We needed the opportunity to rest a while in such a beautiful place. Heading down there had been my wife’s suggestion, after an emotionally disabling visit to the accursed storage unit to retrieve her wool skirts and winter pants, neither of which we could locate in the jumble of dusty boxes where we thought she’d stored them. This was preceded by an almost equally disastrous lunch at our favorite northside cafe in Taos. Instead of the usual excellent fare and friendly service in comforting, funky surroundings, the place felt oddly off. A waitress I’d never seen before brought me the wrong cheeseburger, which I didn’t realize until I’d eaten most of it, and the meat was obviously old. At the next table, a darkly tanned mother tapped away at her phone while her two large teenaged sons wrestled loudly and aggressively as they waited for their food. She paid them no mind whatsoever.
I recognized the kind of hands-off parenting one sometimes sees in “hip” communities and tried to avert my eyes. It reminded me of one of the first times we’d gone out to eat in Taos seventeen years ago. In that instance, the customers were sitting outside at tables shaded by large umbrellas. A family seated near us watched impassively while their little girl, barely old enough to walk, crawled underneath our table, then rocked back on her diapered butt and sat there eating gravel. “It’s good for her,” I heard one of them say.
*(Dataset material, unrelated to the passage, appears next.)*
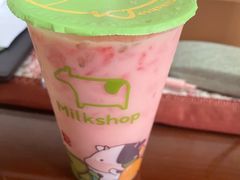 -迷客夏Milksha(无锡苏宁店)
As we drove home down the Paseo through the middle of town, I reflected on the signs. It was hard to say if anything had improved in Taos itself since we arrived at the end of the last millennium. Our favorite eating places had declined or disappeared. Tourists still swarmed the sidewalks past the same old galleries, but the newsstand on the plaza was long gone. Houses cost twice as much, traffic was worse, and we could barely afford to go to a concert. There were more rich retirees than ever, driving spotless SUVs from one event to another like Chicago in the Sangres, while badly tattooed locals drifted in and out of Walmart talking on cheap phones.
All of this was true, and yet it didn’t matter in the short run. The mountains were still there and we had no more cushion left—our turn had to come right here and now.